I am leving in syria which we have a very bad internet and bad conction i am using tplink archer vr600 which is very bad router so I'm looking for high range wireless with AC option and MU-MIMO please advise me which router I have to buy and not that much expensive
Look at https://openwrt.org/docs/techref/hardware/soc/soc.lantiq and check for vr9/ VRX200 devices. Quite a few can be found pretty cheaply on the used market (many of them were distributed as ISP branded all-in-one devices, that may mean that the initial OpenWrt installation isn't necessarily easy). While the VRX2xx chipset is VDSL2 capable, it can be used for ADSL as well, but for that you need to find a device supporting the matching ADSL annex (A, B, J, M, ...) as that involves hardware differences (bandfilters, bootstrapping resistors, etc.).
Yes, as you can see from that list, previous lantiq generations are also supported to some extent, but I'd recommend strongly against buying those at this time (performance, ongoing OpenWrt maintenance, ...). If you don't need the feature, avoid routers with FXS ports (analogue phone ports), as those need to dedicate one CPU core for the voice functionality (hardcoded in the DTS) - and make sure to get a device with good (Atheros) wifi, as the commonly found Lantiq XWAY WAVE300 wireless chip isn't supported and the also commonly found rt2x00 based chipsets aren't that well suited for this task. If your destination uses annex A, the BT Home Hub 5 Type A might be a good and cheap option (unless shipping from the UK becomes prohibitive; read the device page beforehand, doing the initial OpenWrt installation is pretty involved (there are sellers who offer to preflash OpenWrt)).
Is there still such a thing as just the DSL modems without the built-in WiFi/router? You may be better off just getting one of these, leaving it in bridge mode and then having a complete freedom of choice for the OpenWrt-compatible router and, the possible future upgrade to a more powerful router.
At least ADSL2+ is limited to 24 MBit/s by definition (VDSL covers the range above that), that's something a lantiq VRX2xx device can easily take care of (including some advanced features), so in this particular case a dedicated modem might not be necessary (that starts to change above ~55 MBit/s WAN speeds, depending on the details).
I have used a BT Home Hub 5 Type A running OpenWrt on a VDSL2/ vectoring line with 100/40 MBit/s myself. With software flow-offloading enabled, that works reasonably well at full performance, without flow-offloading the BTHub5 tops out around 85 MBit/s. In practice I do use a more performant router, but my requirements are a bit more involved - however the BTHub5 can do this job, well.
What speed does the provider claim to offer, and what are you actually getting? You don't need GHz+ 2 core ARM, AC or MU-MIMO on a 6/0.75 Mb line. Though if you're in an apartment block or other situation with lots of neighbors, run something with 5 GHz-- stay off of 2.4 entirely.
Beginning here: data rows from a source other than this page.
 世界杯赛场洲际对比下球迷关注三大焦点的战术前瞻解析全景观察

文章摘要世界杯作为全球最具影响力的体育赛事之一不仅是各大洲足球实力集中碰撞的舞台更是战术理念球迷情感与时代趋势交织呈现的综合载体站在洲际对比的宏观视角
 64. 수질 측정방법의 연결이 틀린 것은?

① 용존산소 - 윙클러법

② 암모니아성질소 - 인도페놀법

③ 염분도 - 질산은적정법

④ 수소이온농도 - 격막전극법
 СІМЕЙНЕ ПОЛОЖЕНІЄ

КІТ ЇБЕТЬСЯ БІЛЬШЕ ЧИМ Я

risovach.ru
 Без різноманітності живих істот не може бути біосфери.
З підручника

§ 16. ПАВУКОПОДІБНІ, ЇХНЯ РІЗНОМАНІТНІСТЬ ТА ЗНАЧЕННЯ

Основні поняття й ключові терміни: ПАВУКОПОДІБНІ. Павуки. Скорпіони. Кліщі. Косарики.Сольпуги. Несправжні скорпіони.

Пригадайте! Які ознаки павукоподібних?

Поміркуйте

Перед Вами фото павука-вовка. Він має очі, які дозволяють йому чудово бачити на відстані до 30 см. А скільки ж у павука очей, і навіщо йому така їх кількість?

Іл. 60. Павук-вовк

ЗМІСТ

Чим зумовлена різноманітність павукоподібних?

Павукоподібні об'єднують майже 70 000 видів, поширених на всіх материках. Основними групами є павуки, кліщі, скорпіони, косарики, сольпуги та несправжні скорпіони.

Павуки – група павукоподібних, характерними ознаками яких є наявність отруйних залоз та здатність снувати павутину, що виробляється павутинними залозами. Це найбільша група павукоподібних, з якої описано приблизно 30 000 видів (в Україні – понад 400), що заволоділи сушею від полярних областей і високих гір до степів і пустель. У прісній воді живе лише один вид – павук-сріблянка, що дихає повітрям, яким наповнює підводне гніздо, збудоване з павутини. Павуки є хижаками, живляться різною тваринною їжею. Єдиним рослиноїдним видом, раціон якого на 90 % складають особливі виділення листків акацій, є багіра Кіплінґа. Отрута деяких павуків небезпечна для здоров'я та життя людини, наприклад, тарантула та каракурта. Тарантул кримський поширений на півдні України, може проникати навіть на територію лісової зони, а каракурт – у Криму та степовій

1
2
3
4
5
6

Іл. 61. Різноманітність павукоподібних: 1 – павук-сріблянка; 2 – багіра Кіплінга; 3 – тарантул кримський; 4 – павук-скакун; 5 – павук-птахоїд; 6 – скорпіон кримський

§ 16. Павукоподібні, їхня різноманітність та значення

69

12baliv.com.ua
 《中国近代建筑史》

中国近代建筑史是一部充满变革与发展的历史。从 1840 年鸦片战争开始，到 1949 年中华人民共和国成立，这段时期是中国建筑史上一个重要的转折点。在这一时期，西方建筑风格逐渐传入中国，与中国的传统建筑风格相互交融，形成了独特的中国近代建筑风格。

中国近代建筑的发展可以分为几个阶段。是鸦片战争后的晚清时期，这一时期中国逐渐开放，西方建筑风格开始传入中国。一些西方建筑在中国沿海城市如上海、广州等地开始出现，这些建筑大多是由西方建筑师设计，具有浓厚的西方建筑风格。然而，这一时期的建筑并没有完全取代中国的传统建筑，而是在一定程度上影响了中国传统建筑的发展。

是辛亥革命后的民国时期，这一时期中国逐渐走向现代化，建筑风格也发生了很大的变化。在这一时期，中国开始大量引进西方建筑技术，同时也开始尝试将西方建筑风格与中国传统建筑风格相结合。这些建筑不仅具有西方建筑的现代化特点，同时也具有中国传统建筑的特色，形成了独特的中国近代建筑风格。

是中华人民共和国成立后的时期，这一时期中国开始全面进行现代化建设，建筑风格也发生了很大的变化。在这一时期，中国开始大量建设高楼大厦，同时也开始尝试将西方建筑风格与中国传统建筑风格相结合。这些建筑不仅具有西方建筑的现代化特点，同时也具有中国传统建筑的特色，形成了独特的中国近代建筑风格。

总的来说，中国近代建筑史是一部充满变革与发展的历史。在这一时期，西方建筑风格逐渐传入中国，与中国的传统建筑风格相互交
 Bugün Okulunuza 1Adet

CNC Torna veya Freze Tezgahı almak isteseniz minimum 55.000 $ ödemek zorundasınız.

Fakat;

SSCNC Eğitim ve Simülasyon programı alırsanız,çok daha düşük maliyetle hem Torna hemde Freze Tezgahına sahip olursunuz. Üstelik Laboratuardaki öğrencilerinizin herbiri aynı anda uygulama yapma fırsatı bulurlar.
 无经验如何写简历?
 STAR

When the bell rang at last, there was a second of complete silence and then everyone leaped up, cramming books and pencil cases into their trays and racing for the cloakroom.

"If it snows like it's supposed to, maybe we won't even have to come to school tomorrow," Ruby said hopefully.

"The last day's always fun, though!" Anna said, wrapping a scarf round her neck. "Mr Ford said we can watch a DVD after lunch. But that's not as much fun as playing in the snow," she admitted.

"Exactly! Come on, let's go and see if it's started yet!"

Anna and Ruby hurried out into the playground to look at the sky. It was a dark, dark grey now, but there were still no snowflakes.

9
I need the AC and Mu mimo for local streem and network
I recently bought second hand TP-LINK W8980 (lantiq chipset) which supports OpenWrt and ADSL nicely. But it's 5Ghz support is not complete and doesn't have MU-MIMO. Not sure if there is single device on the market that will fulfill your needs.
Imho it's always better to have a dedicated modem in bridge mode + a decent router running openwrt. For ADSL/ADSL2+ I would always recommend something with a BDCM xDSL chipset. It depends a little bit on the Linecard in combination with the xDSL driver version but modems with Broadcom chipsets tends to be more stable with problematic lines and usualy they also sync higher/better than devices with Lantiq/Infineon chipsets.